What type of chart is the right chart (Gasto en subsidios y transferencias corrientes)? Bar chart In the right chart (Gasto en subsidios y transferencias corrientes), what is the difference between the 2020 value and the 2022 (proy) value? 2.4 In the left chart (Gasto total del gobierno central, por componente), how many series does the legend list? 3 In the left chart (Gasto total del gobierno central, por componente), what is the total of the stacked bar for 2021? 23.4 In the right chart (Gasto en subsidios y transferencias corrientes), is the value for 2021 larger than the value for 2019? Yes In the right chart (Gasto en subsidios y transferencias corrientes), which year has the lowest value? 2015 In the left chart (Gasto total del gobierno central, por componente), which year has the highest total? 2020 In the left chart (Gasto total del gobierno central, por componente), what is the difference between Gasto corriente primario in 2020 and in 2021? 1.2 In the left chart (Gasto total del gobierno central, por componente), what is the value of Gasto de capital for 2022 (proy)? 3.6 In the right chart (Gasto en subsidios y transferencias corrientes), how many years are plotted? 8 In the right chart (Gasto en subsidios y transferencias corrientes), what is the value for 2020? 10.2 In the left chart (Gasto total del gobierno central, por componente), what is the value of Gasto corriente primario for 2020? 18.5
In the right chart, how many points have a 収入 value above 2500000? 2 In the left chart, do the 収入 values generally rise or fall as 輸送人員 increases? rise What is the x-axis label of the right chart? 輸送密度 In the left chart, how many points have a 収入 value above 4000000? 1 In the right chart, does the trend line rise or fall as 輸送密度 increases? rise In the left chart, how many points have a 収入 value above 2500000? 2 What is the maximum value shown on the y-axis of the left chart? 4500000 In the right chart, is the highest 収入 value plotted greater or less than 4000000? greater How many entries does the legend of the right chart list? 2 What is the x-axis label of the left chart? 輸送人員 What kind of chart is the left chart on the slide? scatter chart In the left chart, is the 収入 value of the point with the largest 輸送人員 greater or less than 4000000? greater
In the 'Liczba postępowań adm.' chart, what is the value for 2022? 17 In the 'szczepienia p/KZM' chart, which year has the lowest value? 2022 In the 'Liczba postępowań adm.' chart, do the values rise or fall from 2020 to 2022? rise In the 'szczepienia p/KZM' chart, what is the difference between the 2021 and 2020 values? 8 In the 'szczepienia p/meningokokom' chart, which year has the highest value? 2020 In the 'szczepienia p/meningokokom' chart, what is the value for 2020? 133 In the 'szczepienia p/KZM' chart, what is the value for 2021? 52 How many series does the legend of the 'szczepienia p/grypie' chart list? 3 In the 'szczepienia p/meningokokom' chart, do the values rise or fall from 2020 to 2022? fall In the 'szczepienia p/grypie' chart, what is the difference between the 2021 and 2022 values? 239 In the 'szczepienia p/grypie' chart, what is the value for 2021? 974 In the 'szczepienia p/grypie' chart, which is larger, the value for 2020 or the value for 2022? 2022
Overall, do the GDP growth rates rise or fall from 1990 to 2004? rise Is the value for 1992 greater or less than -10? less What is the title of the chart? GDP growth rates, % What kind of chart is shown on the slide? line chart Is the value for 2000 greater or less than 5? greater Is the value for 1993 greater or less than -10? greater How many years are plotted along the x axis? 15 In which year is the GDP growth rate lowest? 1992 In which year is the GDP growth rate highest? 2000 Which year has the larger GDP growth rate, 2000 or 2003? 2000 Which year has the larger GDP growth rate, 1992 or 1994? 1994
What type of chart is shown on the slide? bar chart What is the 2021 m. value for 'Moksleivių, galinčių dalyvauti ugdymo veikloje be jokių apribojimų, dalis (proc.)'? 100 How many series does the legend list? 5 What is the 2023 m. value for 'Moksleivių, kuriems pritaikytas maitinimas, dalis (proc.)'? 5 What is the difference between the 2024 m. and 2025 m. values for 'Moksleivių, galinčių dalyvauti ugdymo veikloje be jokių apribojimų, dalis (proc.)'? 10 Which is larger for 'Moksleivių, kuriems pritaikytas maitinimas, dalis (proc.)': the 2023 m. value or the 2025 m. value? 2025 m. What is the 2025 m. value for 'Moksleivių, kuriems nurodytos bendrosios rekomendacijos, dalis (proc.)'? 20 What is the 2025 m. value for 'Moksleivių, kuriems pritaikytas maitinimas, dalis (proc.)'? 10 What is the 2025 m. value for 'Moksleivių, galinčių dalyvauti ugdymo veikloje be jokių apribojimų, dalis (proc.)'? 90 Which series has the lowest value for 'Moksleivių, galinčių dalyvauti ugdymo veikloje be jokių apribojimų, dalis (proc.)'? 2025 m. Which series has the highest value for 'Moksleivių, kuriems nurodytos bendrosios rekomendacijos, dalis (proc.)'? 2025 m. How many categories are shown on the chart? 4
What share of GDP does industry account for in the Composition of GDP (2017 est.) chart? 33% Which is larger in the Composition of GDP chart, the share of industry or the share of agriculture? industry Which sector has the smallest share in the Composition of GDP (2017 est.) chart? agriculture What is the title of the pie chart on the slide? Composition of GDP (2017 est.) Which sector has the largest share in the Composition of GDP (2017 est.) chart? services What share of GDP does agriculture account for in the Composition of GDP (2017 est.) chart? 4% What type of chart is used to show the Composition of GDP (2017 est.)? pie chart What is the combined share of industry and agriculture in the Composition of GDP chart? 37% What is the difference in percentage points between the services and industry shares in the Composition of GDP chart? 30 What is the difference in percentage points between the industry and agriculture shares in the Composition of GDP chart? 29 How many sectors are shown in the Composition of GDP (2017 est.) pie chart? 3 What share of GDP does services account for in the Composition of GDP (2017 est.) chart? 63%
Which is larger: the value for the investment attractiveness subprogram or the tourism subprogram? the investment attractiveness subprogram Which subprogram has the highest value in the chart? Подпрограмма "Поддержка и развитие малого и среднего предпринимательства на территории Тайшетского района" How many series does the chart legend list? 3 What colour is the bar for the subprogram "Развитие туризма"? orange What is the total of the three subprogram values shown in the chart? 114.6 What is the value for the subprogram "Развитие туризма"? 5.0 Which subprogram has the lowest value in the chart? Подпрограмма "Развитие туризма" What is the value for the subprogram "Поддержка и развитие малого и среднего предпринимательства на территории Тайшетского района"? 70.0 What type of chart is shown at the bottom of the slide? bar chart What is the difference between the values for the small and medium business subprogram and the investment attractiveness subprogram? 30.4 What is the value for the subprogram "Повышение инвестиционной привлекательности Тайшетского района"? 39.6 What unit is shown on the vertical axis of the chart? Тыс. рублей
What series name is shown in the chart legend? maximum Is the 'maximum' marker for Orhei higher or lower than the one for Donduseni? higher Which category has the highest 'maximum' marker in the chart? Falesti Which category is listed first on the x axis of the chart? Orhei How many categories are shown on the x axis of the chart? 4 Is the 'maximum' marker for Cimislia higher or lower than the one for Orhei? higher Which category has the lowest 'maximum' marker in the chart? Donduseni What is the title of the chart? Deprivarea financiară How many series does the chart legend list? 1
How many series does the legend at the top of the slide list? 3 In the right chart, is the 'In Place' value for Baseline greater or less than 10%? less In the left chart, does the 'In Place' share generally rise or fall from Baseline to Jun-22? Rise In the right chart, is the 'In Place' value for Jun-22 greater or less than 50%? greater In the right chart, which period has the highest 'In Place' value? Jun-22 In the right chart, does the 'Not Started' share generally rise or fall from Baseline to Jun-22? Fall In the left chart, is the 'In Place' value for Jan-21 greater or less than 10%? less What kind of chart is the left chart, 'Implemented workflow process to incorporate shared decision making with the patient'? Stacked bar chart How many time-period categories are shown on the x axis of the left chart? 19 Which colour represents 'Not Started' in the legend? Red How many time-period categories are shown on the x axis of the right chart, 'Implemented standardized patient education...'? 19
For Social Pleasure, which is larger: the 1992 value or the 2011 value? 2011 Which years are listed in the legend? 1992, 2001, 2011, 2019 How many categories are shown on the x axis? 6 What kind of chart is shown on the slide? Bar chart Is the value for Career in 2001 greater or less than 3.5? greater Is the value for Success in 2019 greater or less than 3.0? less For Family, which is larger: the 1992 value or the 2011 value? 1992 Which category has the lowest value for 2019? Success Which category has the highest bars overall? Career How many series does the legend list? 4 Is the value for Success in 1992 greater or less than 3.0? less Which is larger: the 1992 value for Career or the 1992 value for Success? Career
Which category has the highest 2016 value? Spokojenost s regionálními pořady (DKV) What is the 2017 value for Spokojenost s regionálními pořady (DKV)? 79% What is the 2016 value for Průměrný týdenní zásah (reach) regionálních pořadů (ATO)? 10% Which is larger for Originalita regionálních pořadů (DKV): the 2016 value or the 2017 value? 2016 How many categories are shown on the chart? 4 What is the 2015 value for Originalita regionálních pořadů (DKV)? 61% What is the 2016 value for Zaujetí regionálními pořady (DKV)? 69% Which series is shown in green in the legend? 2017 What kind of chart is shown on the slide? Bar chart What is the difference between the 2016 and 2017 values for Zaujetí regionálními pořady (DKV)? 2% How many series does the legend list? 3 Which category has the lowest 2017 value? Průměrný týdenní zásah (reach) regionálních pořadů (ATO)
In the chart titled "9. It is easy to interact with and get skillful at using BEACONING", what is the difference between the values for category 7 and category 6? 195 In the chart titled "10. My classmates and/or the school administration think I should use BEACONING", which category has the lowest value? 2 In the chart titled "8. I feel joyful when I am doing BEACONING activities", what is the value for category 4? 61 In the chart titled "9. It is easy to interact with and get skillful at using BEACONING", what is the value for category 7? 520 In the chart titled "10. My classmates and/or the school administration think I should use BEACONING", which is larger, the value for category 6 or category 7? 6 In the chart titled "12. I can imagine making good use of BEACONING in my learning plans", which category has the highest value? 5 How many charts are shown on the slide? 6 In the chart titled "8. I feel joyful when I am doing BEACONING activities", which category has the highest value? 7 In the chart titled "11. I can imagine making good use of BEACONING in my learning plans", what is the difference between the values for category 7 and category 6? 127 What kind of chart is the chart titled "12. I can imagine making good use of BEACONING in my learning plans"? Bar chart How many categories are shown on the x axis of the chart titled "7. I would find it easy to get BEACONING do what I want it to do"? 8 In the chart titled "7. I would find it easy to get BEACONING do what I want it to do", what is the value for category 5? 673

_What you will do_
Please copy out, in full, each line of the entries above that contains the word "rates".

_Task output_
Overall, do the GDP growth rates rise or fall from 1990 to 2004? rise Is the value for 1992 greater or less than -10? less What is the title of the chart? GDP growth rates, % What kind of chart is shown on the slide? line chart Is the value for 2000 greater or less than 5? greater Is the value for 1993 greater or less than -10? greater How many years are plotted along the x axis? 15 In which year is the GDP growth rate lowest? 1992 In which year is the GDP growth rate highest? 2000 Which year has the larger GDP growth rate, 2000 or 2003? 2000 Which year has the larger GDP growth rate, 1992 or 1994? 1994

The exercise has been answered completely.